#### Part 16: Advanced Indexing and Selection in Pandas

In this notebook, we'll explore:
- Random sampling with seeds
- Setting with enlargement
- Fast scalar value getting and setting
- Dictionary-like get() method
- The lookup() method
- Index objects and metadata

##### Setup
First, let's import the necessary libraries:

In [None]:
import pandas as pd
import numpy as np
import datetime

##### 1. Random Sampling with Seeds

You can set a seed for sample's random number generator using the `random_state` argument, which will accept either an integer (as a seed) or a NumPy RandomState object.

In [None]:
df4 = pd.DataFrame({'col1': [1, 2, 3], 'col2': [2, 3, 4]})

# With a given seed, the sample will always draw the same rows
df4.sample(n=2, random_state=2)

In [None]:
# Running it again with the same seed gives the same result
df4.sample(n=2, random_state=2)

##### 2. Setting with Enlargement

The `.loc/[]` operations can perform enlargement when setting a non-existent key for that axis. In the Series case, this is effectively an appending operation.

In [None]:
se = pd.Series([1, 2, 3])
print(se)

In [None]:
# Setting a value at a non-existent index position
se[5] = 5.
print(se)

A DataFrame can be enlarged on either axis via `.loc`.

In [None]:
dfi = pd.DataFrame(np.arange(6).reshape(3, 2),
                  columns=['A', 'B'])
dfi

In [None]:
# Adding a new column
dfi.loc[:, 'C'] = dfi.loc[:, 'A']
dfi

In [None]:
# Adding a new row
dfi.loc[3] = 5
dfi

##### 3. Fast Scalar Value Getting and Setting

Since indexing with `[]` must handle a lot of cases (single-label access, slicing, boolean indexing, etc.), it has a bit of overhead in order to figure out what you're asking for. If you only want to access a scalar value, the fastest way is to use the `at` and `iat` methods, which are implemented on all of the data structures.

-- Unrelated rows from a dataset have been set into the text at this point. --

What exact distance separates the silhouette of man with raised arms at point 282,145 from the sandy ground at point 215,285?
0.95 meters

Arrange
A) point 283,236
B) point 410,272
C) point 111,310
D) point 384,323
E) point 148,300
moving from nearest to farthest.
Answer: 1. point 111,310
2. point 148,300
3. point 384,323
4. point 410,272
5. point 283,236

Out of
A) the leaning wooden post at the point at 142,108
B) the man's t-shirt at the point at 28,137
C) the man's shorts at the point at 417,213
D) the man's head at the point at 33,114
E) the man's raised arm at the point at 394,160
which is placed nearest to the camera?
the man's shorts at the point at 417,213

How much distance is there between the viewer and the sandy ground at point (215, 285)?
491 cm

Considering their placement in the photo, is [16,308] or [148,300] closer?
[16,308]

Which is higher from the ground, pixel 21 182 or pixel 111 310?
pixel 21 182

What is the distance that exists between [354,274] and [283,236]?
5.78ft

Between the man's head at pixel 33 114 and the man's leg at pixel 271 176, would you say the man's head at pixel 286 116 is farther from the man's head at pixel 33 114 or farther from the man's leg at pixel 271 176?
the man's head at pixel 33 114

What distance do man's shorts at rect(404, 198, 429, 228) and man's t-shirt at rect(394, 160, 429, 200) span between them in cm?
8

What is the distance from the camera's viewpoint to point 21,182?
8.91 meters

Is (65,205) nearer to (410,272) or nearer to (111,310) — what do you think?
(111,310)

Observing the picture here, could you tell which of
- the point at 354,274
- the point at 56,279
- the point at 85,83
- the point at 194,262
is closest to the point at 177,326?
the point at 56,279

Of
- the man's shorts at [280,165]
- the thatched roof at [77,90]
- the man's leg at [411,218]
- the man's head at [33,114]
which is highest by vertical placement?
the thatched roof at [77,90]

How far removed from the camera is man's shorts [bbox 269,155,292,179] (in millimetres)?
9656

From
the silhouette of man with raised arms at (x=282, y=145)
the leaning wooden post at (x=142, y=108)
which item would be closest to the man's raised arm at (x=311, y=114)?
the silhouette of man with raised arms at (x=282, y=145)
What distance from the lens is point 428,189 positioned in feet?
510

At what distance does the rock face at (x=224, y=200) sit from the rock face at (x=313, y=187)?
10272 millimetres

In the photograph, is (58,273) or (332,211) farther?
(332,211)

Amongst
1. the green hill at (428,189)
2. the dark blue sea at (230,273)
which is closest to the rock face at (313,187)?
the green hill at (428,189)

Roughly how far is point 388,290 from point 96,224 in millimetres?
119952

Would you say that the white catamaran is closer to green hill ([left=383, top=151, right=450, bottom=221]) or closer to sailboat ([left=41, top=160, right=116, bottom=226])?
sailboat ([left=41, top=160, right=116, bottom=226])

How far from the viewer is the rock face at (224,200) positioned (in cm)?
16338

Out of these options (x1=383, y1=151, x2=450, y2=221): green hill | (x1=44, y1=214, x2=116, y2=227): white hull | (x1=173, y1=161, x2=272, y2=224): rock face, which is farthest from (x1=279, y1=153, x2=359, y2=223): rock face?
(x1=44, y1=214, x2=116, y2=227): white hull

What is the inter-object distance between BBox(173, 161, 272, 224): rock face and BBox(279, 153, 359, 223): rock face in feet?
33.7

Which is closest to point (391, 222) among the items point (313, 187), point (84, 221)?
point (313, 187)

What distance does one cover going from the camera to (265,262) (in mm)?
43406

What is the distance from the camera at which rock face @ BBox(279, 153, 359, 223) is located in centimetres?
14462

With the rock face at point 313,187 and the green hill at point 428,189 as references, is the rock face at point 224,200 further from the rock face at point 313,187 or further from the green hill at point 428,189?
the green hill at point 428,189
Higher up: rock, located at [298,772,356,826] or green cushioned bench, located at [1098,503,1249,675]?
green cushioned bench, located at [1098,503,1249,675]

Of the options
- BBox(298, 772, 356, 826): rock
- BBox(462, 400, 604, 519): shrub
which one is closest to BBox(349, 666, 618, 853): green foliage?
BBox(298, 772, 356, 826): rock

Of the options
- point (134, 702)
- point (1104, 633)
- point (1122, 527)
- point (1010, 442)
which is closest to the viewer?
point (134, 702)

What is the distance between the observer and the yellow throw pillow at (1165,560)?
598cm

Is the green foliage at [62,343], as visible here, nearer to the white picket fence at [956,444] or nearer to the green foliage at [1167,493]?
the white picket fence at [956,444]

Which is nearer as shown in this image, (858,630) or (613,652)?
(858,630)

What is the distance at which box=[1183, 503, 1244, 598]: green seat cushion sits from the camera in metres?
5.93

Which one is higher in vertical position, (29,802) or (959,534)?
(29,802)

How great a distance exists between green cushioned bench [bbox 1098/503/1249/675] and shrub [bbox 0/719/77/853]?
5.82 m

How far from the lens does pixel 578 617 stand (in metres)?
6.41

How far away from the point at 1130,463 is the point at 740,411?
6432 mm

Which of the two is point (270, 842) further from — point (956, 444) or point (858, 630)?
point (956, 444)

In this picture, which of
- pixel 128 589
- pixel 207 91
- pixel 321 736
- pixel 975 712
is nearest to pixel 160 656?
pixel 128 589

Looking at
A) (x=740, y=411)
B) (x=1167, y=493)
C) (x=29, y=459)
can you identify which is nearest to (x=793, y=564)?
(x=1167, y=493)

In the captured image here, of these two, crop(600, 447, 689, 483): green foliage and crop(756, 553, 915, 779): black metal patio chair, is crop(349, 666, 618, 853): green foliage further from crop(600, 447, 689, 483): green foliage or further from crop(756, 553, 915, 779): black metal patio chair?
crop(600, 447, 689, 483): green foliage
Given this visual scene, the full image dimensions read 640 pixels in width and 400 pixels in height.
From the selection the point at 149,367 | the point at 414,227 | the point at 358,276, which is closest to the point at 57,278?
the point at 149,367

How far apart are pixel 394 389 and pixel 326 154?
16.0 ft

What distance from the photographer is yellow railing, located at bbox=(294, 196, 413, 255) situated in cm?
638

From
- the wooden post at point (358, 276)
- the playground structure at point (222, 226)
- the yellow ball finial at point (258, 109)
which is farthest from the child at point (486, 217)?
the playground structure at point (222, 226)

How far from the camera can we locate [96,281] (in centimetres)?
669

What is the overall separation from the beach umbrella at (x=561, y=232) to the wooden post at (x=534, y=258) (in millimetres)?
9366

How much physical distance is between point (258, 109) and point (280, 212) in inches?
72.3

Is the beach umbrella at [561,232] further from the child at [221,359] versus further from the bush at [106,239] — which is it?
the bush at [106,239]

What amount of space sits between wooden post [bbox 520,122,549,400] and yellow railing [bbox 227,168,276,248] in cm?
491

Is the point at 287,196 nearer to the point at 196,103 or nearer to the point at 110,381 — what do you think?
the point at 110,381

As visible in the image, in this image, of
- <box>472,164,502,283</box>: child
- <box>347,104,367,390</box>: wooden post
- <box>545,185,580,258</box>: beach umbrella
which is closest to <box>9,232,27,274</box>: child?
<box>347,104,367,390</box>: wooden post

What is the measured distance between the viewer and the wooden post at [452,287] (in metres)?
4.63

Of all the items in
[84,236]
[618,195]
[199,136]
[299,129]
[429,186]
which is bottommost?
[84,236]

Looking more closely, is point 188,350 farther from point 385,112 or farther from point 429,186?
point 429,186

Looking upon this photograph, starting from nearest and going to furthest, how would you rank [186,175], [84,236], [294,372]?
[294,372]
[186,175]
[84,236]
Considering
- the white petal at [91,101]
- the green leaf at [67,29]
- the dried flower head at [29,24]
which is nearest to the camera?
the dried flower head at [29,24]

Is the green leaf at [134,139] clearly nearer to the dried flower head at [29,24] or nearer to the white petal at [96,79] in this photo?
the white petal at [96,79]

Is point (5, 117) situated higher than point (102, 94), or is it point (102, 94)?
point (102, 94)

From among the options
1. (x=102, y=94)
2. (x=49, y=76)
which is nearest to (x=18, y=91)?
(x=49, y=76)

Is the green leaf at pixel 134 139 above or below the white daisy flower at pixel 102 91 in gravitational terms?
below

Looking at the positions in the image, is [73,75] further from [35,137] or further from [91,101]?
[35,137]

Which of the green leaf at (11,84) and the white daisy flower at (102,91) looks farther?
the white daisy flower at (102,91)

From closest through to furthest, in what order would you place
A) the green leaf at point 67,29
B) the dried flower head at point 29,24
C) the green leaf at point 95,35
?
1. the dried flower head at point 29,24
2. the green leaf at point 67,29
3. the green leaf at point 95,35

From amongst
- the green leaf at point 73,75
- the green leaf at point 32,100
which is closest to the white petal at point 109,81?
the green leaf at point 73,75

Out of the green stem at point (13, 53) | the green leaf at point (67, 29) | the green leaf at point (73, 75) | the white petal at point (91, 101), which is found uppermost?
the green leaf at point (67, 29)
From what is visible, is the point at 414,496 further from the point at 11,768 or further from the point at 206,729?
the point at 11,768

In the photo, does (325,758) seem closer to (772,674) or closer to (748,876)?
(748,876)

- `at` provides label-based scalar lookups
- `iat` provides integer-based lookups

In [None]:
# Create a Series and DataFrame for demonstration
s = pd.Series([0, 1, 2, 3, 4, 5])

dates = pd.date_range('20000101', periods=8)
df = pd.DataFrame(np.random.randn(8, 4), index=dates, columns=['A', 'B', 'C', 'D'])

# Display the DataFrame
df

In [None]:
# Using iat for integer-based lookup
s.iat[5]

In [None]:
# Using at for label-based lookup
df.at[dates[5], 'A']

In [None]:
# Using iat for integer-based lookup in DataFrame
df.iat[3, 0]

You can also set values using these same indexers:

In [None]:
# Setting values using at
df.at[dates[5], 'E'] = 7

# Setting values using iat
df.iat[3, 0] = 7

df

`at` may enlarge the object in-place if the indexer is missing:

In [None]:
# Adding a new row with at
df.at[dates[-1] + pd.Timedelta('1 day'), 0] = 7
df

##### 4. Dictionary-like get() Method

Each of Series or DataFrame have a `get` method which can return a default value.

In [None]:
s = pd.Series([1, 2, 3], index=['a', 'b', 'c'])

# Equivalent to s['a']
s.get('a')

In [None]:
# Getting a non-existent key with a default value
s.get('x', default=-1)

##### 5. The lookup() Method

Sometimes you want to extract a set of values given a sequence of row labels and column labels, and the `lookup` method allows for this and returns a NumPy array.

In [None]:
dflookup = pd.DataFrame(np.random.rand(20, 4), columns=['A', 'B', 'C', 'D'])
dflookup.head()

In [None]:
# Extract values at specific row and column positions
dflookup.lookup(list(range(0, 10, 2)), ['B', 'C', 'A', 'B', 'D'])

##### 6. Index Objects

The pandas `Index` class and its subclasses can be viewed as implementing an ordered multiset. Duplicates are allowed.

In [None]:
# Creating an Index directly
index = pd.Index(['e', 'd', 'a', 'b'])
index

In [None]:
# Testing membership
'd' in index

### 6.1 Setting Metadata

You can also pass a name to be stored in the index:

In [None]:
# Creating an index with a name
index = pd.Index(['e', 'd', 'a', 'b'], name='something')
index.name

In [None]:
# The name will be shown in the console display
index = pd.Index(list(range(5)), name='rows')
columns = pd.Index(['A', 'B', 'C'], name='cols')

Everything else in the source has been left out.